— BEGIN Document text —

Although he is a “strong creative,” Manx’s monstrosity stems from his lack of imagination. Christmasland represents the “limits of Charlie Manx’s imagination” (p. 641). He can’t imagine or understand the horror of a situation. Maggie describes Christmasland as Manx’s “idea of endless fun, endless youth, dressed up in a form his dumb little mind can understand” (p. 552). It is this idiocy, this limited imagination that turns Manx into a monster, and allows him to turn the children he kidnaps into monsters in precisely the same kind of way. During the climactic battle, Vic realizes, “Whatever the children had become, whatever [Manx] had done to them, he had done to make them safe, to keep them from being run down by the world. He believed in his own decency with all his heart. So it was with every true monster, Vic supposed” (p. 651).

— END Document text —
— BEGIN Supplied data —

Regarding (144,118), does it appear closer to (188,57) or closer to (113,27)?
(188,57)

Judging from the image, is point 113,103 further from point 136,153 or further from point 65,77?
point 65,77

— END Supplied data —

Written exercise:
Write the next part of the passage on Charlie Manx and the limits of his imagination, picking up after its final sentence. The data has no connection to the text about Charlie Manx.

Result of the exercise:
George Eliot agreed with Adam Smith’s The Theory of Moral Sentiments that “the sympathetic imagination is the foundation of all morality” (Austen 560). And for Eliot, literature fostered this imagination. I suspect that although George Eliot was a staunch Victorian realist, she and Joe Hill are really on the same page. (See also Dickens’s contrast between Fact and Fancy in Hard Times for more of the same idea from another Victorian “realist.”) A weak imagination means an inability to sympathize with others—one fails to imagine oneself in another’s shoes. If that someone else is experiencing something horrific, you won’t sympathize in the proper way. And if you can’t sympathize, you don’t fully understand what’s happening.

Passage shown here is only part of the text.